テレビで初めてキーシンの演奏を聴いたのは、30年以上前、カラヤン&ベルリンフィルのチャイコフスキーのピアノコンチェルトでした。
80歳のマエストロに天才と言わしめた17歳の繊細そうな青年、当時の私はただひたすら感動し、何度も何度も録画したビデオを見たことを覚えています。
そして、20代から、機会があるごとにコンサートに。
そんな彼も50歳。先日の来日公演、神童から巨匠へ…歩み続けるって、すごいことですよね。
今年7月に、唯一の師、カントール先生が97歳でご逝去されたとのこと、近年は、コンサートで先生のお姿をお見掛けすることもなく、お元気でいらっしゃるのか気になっていました。
以前の来日公演、サントリーホールでは何度か、カントール先生のすぐ後ろの席でした。
いつの時も温かく彼を見守る先生のお姿、先生の柔らかな笑顔を思い出しました。

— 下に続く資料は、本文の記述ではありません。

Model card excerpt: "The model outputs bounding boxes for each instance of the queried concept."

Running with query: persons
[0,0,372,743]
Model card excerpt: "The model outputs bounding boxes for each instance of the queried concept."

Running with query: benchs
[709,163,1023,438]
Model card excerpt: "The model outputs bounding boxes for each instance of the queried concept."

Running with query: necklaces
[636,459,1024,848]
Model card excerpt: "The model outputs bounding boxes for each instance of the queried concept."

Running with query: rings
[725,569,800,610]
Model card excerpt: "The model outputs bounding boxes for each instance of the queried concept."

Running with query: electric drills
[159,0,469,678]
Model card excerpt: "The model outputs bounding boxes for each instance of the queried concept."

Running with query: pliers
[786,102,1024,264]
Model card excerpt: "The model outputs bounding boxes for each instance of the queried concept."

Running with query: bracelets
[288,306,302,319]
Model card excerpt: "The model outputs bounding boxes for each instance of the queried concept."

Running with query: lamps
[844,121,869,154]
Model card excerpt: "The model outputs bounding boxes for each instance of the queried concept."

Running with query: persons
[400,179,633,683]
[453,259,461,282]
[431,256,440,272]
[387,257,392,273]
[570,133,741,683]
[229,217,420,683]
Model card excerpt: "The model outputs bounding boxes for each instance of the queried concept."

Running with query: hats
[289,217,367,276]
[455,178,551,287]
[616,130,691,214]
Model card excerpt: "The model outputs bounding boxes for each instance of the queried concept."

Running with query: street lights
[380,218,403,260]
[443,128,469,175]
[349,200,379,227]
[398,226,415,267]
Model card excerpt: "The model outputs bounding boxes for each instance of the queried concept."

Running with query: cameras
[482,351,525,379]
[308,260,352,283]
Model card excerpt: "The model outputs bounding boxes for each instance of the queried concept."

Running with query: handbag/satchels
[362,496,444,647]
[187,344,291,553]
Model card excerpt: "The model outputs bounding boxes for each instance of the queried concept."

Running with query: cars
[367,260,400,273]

(レッスンは、厳しかったようですが。)
カントール先生は、模奏をなさらない、とキーシンの自伝に書かれていましたが、言葉だけで音楽を伝える、これは伝え手にとっても、受け手にとっても大変なことのように思います。ですが、このことで、キーシン自身の音楽性が引き出され、深い探求心が続き、カントール先生が唯一の師になられたのではないでしょうか。
先生との出会いと恵まれた才能、本人の努力、どれ1つなくしても、この演奏は生まれないのだ、と思うと奇跡の重なりのように感じます。
今回の恩師に捧げられたコンサート、素晴らしい先生とピア二ストに感謝。